The workhorse of my course planning and preparation is Emacs Org mode. I use it for planning my own work, for making presentations and handouts (via Beamer and LaTeX export), for preparing exams, and for tracking my own development as a teacher.

Last term I found some huge benefits of Beamer over PowerPoint or Keynote. For example, when we were discussing dynamic programming algorithms for sequence alignment, it was pretty straightforward to write an alignment program that emitted TikZ diagrams animating the steps of filling in an alignment matrix. I ended up using this twice in the lecture: first as a worked example in the slide copies the students received, and second during the lecture itself, so we could walk through the whole classroom and perform an alignment via student participation.

The animation would have been unthinkable in PowerPoint, since it added the equivalent of ~80 slides to the deck. With Beamer I could (i) make the animation, (ii) distribute a slide deck with the filled matrix from the animation, thus satisfying the demands of today’s students to have slides ahead of time, while still minimizing excessive printing, and (iii) generate a second animation from an unseen alignment problem for the class to work through together during the lecture. Doing it this year will be as simple as changing the input to the program and regenerating the slides.

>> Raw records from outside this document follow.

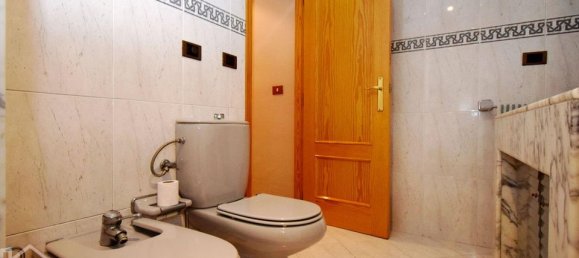 3 bedrooms Apartment in Sagunto, Spain No. 184691 25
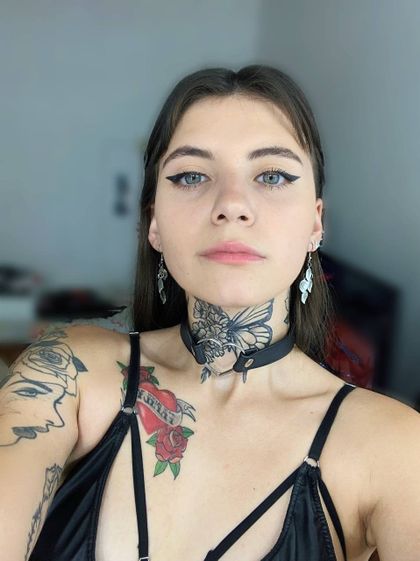 beelxx OnlyFans picture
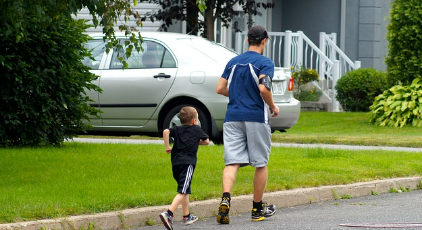 홍역증상 홍역예방접종시기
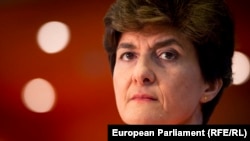 După candidații României și Ungariei, și Sylvie Goulard a ratat postul de comisar european.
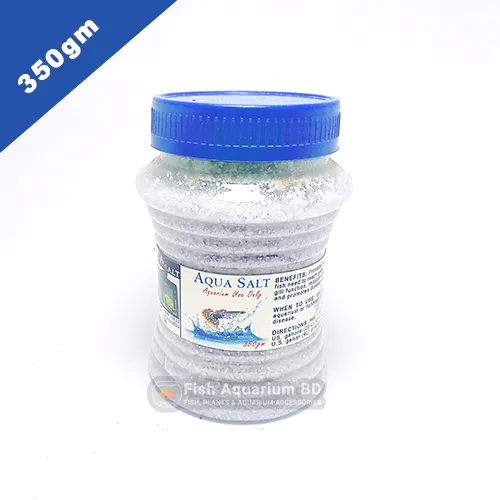Aqua%20Salt%20for%20Aquarium%20Fish%20(350gm)%20-%20Image%204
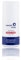SweatStop Aloe Vera FORTE PLUS Antitranspirant Roll-On 50ml gegen SEHR starkes Achsel Schwitzen & Schweiß - Antiperspirant Deo Roller für Sie & Ihn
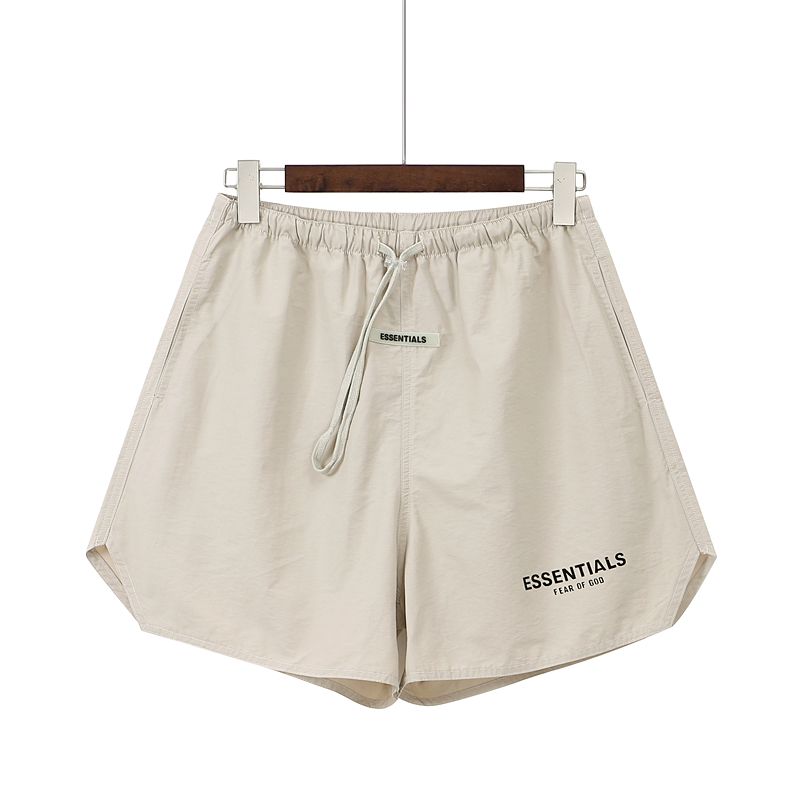 Quần Short Kaki Thời Trang Trẻ Trung Năng Động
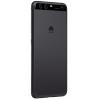 Мобильный телефон Huawei P10 32Gb Black изображение 8
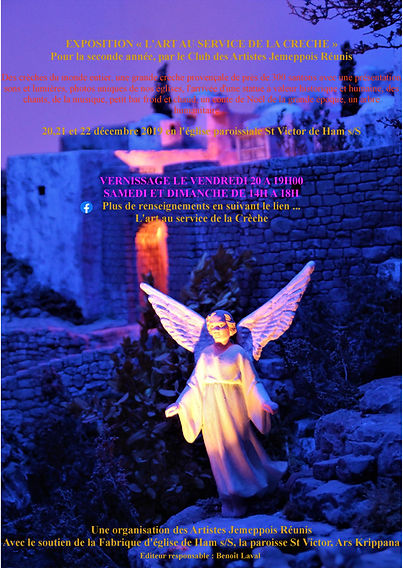 affiche_crèches-page-001.jpg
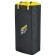 SUP-Doska Kahawai Set, 310x86x15 cm, 65308 Bestway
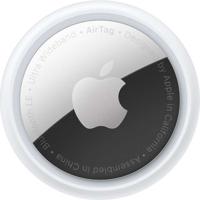 MX532ZM/A Apple Airtag White (1-pack)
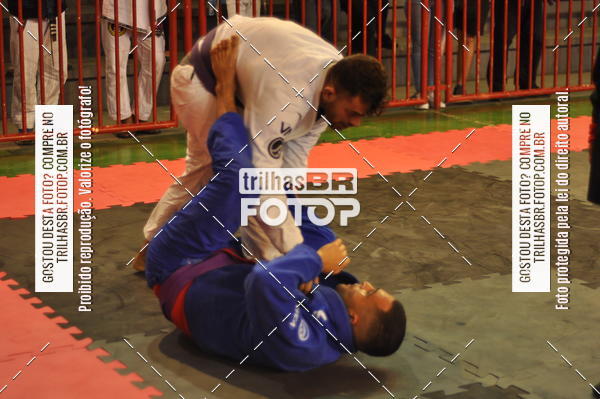 Buy your photos of the eventCIRCUITO EXTREME PRO DE JIU JITSU on Fotop
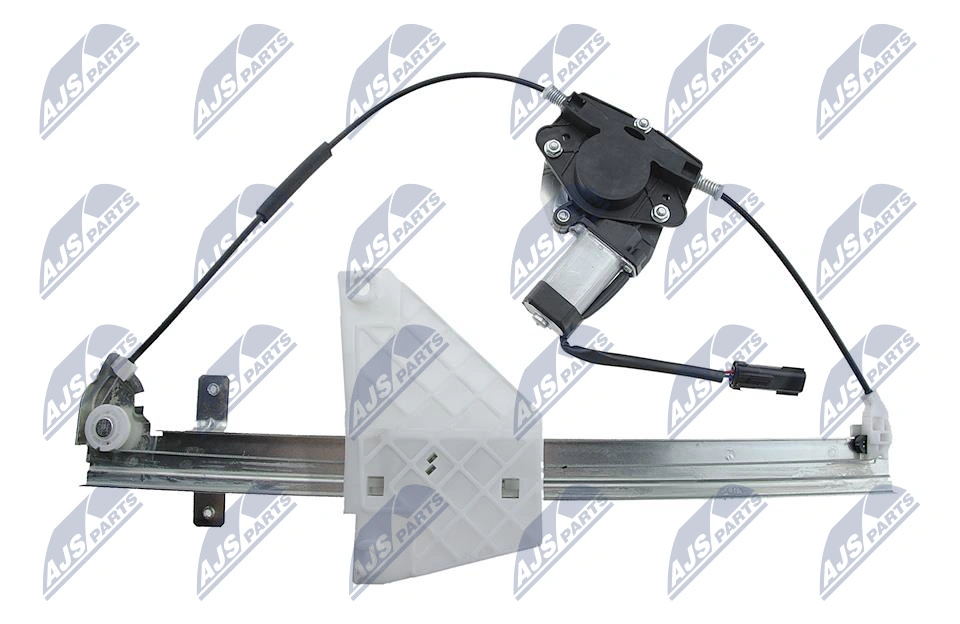 Window Regulator EPS-CH-020S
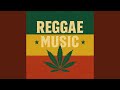 Rastafari Chant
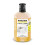 Kärcher 3 x K?rcher RM 613 plastic cleaner, 1000 ml 2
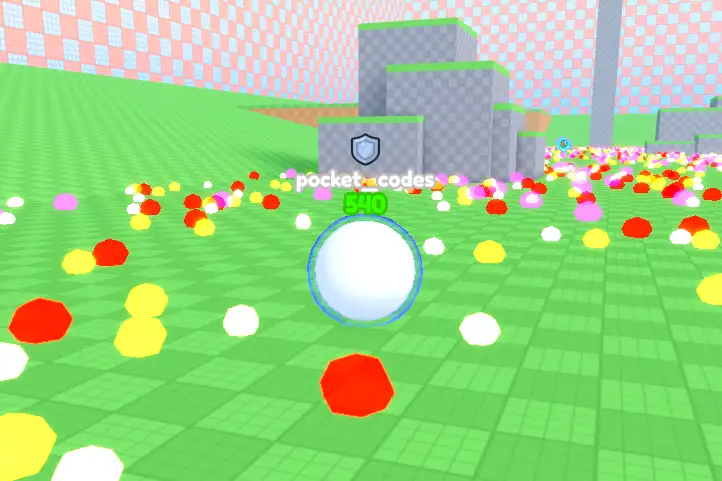 Eat Players or Die codes - coins and spins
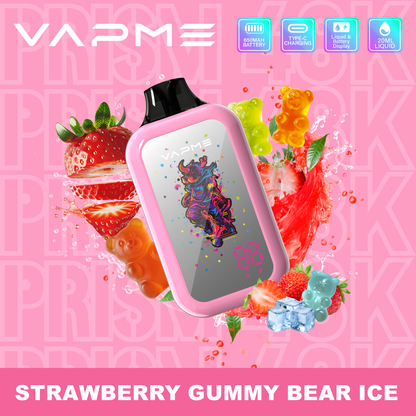 VAPME PRISM 48K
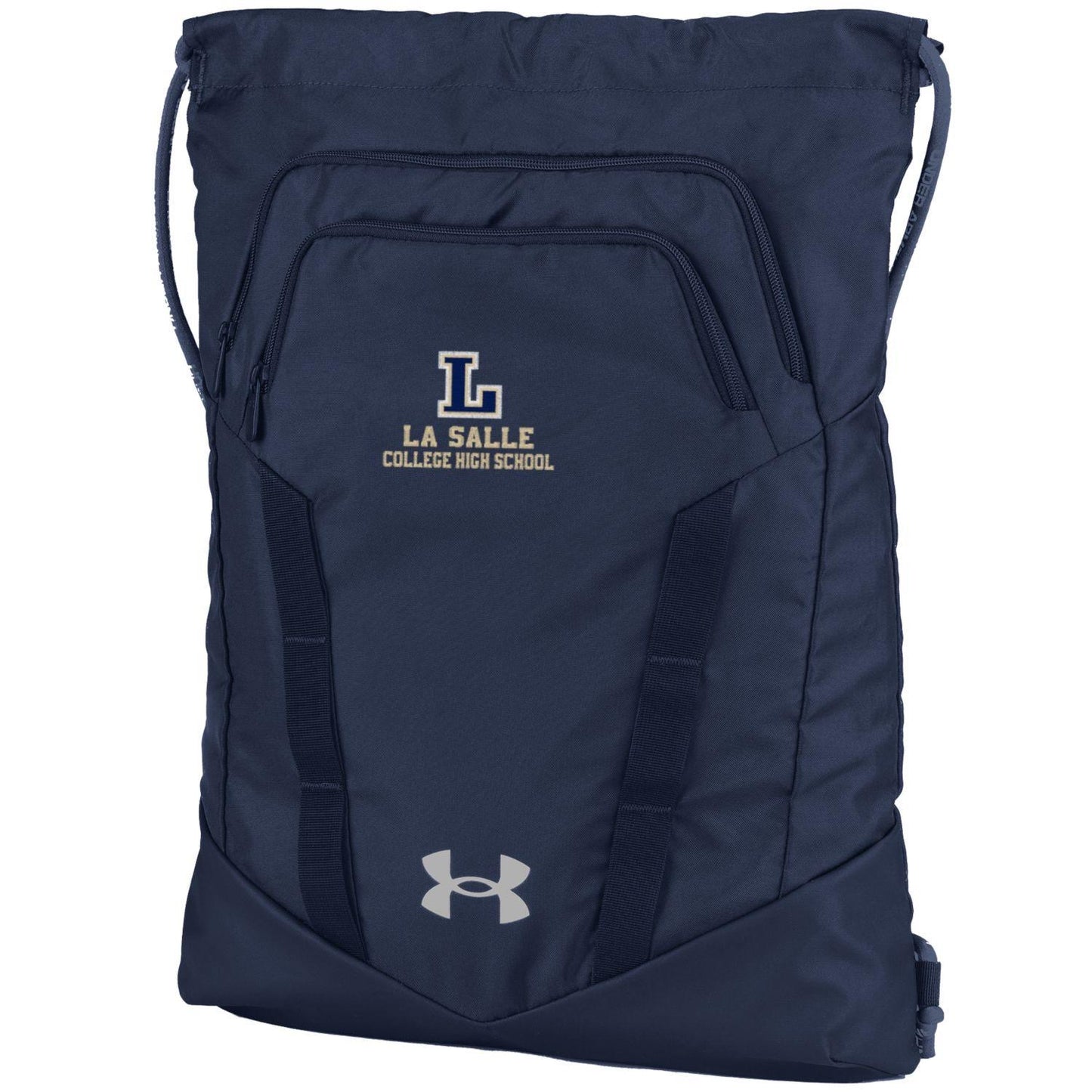 Under Armour Undeniable Sackpack 2.0-OS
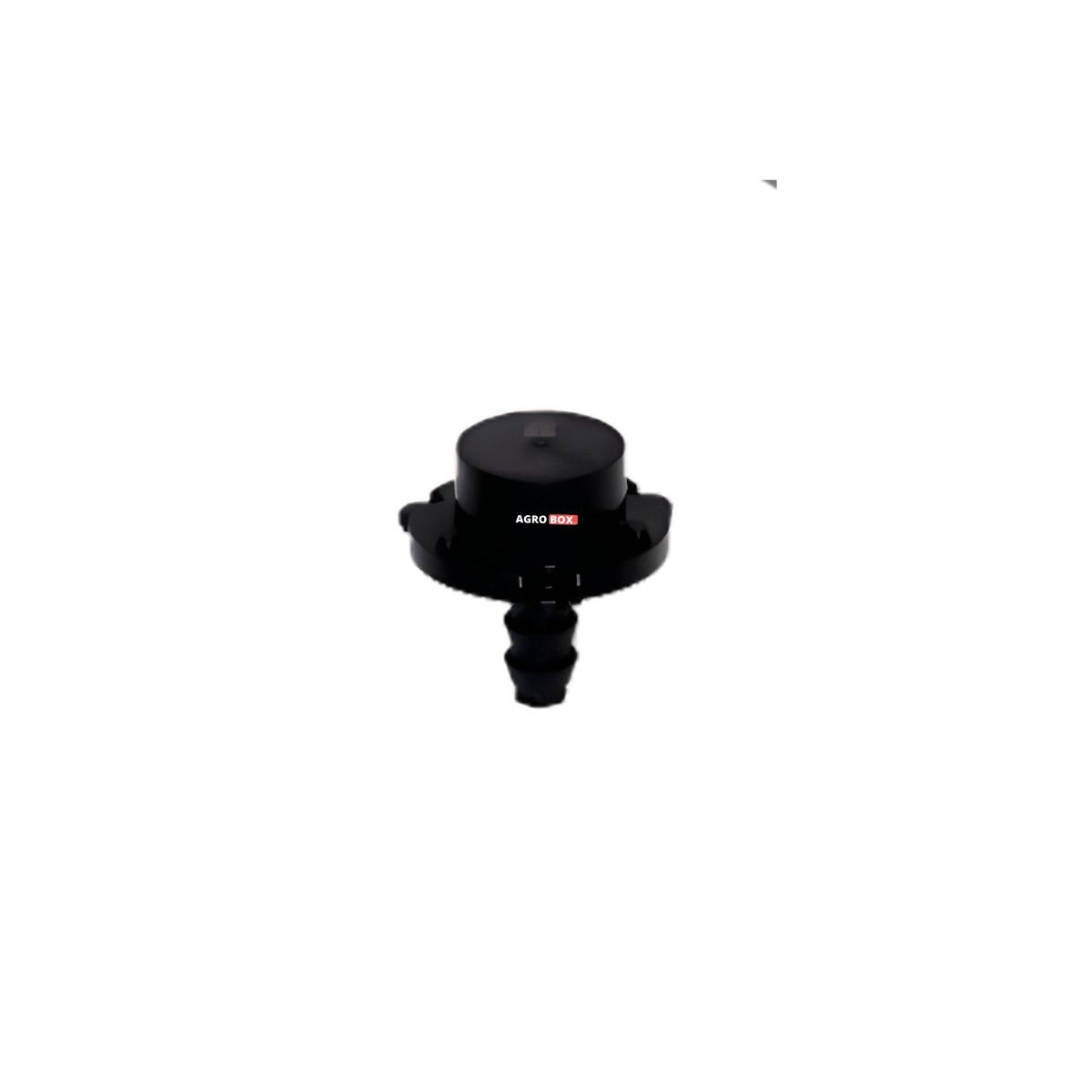 Módulo da mangueira do medidor de nível DJI Agras T100 | BC.AG.SS001121.02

This is all done via Org-babel, the miraculous multi-lingual literate programming environment supported by Org mode.

But before getting into that level of detail, I’ll mention one tweak I use in Org-beamer export. When exporting to LaTeX or HTML, Org mode knows to do the right thing for figures and tables. So, for example,

#+CAPTION: This is a caption
[[file:/media/foo.png]]

will create a figure with a caption when exported to any supported format, including LaTeX and HTML.

However, the LaTeX export uses \caption{}, which automatically adds a Figure 1 label to the caption of the first figure in the document. Likewise for tables. In normal LaTeX documents, that’s the right thing to do, but for Beamer numbered figures and tables aren’t needed.

But I still want captions! To fix this, I make sure to include the caption package in the header with

#+LATEX_HEADER: \usepackage[justification=centering]{caption}

Then I add a hook to convert all my \caption to \caption* as the last step in my Org Beamer exporter.

(defun latex-buffer-caption-to-caption* ()
(when org-beamer-export-is-beamer-p
(replace-regexp "\\(\\\\caption\\)\\([[{]\\)" "\\1*\\2" nil
(point-min) (point-max))))

(add-hook 'org-export-latex-final-hook
'latex-buffer-caption-to-caption* 'append)

The org-export-latex-final-hook captures all the hooks that run right before saving the generated LaTeX buffer, and org-beamer-export-is-beamer-p restricts the behavior to Beamer export.